Displacement measurements of UPEC cells exposed to ampicillin ($1\mathrm{mg}/\mathrm{ml}$). Displacement vectors (a, c, and e) and corresponding cell plots (b, d, and f) are shown for different regions of different cells. The bulge region is shown with magenta vectors and marked as “1”. The circled regions (b, d, and f) indicate the bulge membrane deformation while the arrows indicate cell lysis. Scale bar 200: nm.

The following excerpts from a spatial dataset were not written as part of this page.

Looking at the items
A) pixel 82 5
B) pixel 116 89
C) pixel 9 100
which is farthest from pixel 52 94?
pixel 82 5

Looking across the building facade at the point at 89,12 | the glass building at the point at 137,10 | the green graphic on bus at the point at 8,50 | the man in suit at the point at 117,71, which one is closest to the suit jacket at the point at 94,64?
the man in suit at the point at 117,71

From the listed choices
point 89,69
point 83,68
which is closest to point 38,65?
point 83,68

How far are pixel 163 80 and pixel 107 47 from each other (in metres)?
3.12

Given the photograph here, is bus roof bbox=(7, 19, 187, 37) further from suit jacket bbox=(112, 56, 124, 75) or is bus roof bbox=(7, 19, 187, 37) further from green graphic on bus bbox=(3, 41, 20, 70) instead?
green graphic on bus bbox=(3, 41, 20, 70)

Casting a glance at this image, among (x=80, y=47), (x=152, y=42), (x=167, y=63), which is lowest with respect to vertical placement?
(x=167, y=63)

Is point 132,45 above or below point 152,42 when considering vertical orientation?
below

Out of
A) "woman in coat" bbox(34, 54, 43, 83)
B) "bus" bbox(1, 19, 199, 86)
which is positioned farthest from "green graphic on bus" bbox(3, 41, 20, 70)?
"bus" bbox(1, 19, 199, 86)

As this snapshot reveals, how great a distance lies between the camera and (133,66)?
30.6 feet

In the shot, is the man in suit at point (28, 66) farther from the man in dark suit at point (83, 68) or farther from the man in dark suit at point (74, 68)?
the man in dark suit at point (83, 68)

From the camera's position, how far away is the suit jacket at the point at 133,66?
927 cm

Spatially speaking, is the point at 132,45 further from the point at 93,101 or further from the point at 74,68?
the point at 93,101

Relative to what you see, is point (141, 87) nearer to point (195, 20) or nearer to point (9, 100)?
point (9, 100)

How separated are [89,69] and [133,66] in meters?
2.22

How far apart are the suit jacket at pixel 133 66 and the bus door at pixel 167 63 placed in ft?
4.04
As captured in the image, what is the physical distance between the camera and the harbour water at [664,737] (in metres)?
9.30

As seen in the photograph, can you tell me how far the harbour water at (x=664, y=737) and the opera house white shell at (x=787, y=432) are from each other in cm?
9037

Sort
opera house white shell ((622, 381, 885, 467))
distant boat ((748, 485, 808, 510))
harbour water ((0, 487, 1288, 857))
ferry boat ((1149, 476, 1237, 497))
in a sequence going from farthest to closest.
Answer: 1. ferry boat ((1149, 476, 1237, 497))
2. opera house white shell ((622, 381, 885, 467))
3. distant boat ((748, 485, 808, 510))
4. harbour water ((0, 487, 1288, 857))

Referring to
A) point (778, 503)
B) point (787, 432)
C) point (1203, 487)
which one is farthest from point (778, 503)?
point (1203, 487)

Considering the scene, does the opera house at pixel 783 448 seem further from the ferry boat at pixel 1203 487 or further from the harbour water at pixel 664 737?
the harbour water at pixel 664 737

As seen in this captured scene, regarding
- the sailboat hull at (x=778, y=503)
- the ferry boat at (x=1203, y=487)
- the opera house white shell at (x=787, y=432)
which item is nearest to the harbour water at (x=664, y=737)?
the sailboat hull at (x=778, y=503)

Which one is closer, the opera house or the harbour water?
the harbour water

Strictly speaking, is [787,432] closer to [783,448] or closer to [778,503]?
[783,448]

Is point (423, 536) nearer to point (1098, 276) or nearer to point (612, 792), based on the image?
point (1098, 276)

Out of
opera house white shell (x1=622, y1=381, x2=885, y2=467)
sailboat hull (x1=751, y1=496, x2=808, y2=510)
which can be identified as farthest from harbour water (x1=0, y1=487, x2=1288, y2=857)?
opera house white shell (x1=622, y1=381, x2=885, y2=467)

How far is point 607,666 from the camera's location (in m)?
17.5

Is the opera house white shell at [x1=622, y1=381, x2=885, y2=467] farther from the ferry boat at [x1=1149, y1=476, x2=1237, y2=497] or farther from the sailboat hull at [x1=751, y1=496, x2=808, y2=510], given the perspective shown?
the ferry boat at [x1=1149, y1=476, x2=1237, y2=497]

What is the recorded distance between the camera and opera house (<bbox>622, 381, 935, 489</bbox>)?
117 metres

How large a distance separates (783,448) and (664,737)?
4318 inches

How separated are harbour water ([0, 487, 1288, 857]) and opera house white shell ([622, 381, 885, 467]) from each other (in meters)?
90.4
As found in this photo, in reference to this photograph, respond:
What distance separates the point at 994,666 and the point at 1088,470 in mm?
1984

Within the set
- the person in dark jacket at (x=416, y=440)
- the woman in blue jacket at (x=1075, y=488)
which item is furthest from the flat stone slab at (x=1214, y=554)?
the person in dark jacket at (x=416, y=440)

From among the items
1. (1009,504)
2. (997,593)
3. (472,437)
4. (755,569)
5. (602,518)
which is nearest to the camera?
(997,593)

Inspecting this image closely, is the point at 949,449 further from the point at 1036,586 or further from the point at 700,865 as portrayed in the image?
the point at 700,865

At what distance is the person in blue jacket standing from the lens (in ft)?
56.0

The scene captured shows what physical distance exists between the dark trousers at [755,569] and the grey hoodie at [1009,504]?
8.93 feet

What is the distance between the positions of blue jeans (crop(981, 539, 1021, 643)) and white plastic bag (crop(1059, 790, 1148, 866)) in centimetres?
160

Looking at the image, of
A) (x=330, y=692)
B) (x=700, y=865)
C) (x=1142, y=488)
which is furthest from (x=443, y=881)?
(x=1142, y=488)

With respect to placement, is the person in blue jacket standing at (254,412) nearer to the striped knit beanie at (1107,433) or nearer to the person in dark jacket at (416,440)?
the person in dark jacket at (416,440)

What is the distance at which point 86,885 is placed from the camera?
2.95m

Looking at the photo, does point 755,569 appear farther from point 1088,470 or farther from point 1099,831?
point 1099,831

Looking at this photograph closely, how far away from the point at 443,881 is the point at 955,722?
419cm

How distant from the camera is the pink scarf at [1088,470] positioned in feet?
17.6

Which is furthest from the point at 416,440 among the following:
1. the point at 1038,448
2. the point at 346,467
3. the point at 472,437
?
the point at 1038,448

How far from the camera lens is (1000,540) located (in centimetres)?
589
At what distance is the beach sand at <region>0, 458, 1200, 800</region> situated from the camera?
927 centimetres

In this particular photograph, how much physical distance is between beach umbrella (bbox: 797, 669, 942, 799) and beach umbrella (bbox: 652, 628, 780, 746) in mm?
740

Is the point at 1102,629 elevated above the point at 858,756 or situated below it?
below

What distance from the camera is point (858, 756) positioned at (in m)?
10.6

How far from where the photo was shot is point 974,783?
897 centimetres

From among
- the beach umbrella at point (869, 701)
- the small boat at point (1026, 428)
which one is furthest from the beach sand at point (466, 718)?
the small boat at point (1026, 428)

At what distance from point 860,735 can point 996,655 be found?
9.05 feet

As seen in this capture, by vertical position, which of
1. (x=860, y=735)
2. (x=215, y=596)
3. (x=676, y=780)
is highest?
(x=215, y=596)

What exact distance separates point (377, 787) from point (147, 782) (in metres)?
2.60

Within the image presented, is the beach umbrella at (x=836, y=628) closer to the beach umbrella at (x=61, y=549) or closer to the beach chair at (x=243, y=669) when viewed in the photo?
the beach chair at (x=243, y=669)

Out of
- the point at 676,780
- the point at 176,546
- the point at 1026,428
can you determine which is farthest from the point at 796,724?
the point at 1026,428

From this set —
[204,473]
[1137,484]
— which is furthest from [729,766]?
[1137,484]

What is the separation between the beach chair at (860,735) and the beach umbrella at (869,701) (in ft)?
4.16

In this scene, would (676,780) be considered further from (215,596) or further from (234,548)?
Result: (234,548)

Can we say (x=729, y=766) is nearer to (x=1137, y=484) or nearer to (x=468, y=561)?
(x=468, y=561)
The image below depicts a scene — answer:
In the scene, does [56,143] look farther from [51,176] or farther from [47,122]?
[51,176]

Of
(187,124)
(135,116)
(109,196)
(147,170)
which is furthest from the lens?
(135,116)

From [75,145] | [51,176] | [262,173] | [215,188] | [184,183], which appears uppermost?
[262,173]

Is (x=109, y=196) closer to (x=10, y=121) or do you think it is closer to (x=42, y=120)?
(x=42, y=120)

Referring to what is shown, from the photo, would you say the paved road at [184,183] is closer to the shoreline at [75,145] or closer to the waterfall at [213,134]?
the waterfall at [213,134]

We have demonstrated a sensitive optical method to track nanometer-scale cell deformation and growth as a phenotypic feature for potential AST using two antibiotics with distinct action mechanisms on the cell membrane and cell wall, PMB and Ampicillin, as examples. Other antibiotics with different mechanisms may not have the same rapid effects on cell deformation. To further develop it into technology for AST, substantial validation experiments will be needed. Examples include testing of other common antibiotics over clinically relevant concentration ranges, both susceptible and resistant strains, and also real clinical samples.